勿論管理している使用人たちに接待をさせるので、何も準備する必要はない。
「それで、そこでは何もないのですか?」
ヴィルヘルムは食いかかる。
「何も、て何かしら?」
きょとんとフローエ夫人は首を傾げた。
「何かあるんじゃないですか?」
「……」
フローエ夫人は目を泳がせた。
ますますヴィルヘルムの視線は険しくなる。
「奴隷商人の拠点があると噂があったわね」
「それで?」
「【狩人】たちが対応中よ」
「で?」
「【騎士】は別に派遣させるわよ」
はぁーとヴィルヘルムはため息をついた。
「そんな場所に椿を連れて行く訳には」
「別にいいじゃない。
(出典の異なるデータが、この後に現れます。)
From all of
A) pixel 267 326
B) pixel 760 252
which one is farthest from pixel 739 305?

奴隷商人なんて王都にうじゃうじゃいるわ。あいつら刈っても刈っても雑草みたいにニョキニョキ生えるんだし」
エヴァの横槍にヴィルヘルムは睨みつける。
「そんなのいちいち気にしていたらどこにも行けないわよ」
エヴァは気にせず言った。
「それなら王都から一番近い海……いや、あそこはダメだ」
ヴィルヘルムはすぐに首を横に振った。
王都から近い海は、椿とはじめて会った場所である。つまり、奴隷だった場所だ。
そこは選択肢から除外された。
だが、奴隷商人が拠点にしている――【騎士】を求めるほどの場所へ椿を連れていくわけにはいかない。
なかなかよしとしないヴィルヘルムに椿は裾を掴んだ。
「ヴィル様。私、海……見たいです」
椿の遠慮がちな言葉に、ヴィルヘルムは頭をかかえた。
「わかりました。俺が行くまで、強制捜査、差押えできるように準備をさせてください」
「あら、別の【騎士】を」
「どうせ、後から駆り出されるならはじめからでます」
今までの仕事の内容を思い出しながらヴィルヘルムは断言した。
「こう見えて、ヴィルは優秀なんだ。特に奴隷商人関係は」
横から椿にひそひそと耳打ちするクラウディオに椿は「まぁ」と声を上げた。
「それなら私も頑張ります……あた」
囮の役目をする気満々な椿の額に、ヴィルヘルムは指で弾いた。
「お前は、留守番。俺がいない時は絶対に、絶対に、外に出てはダメだ」
「過保護ね」
エヴァはぼそと呟いた。
「過保護にするまでにさせたのはどこのどいつだ」
ヴィルヘルムは皮肉を込めて反撃し、エヴァは窓の外を眺めた。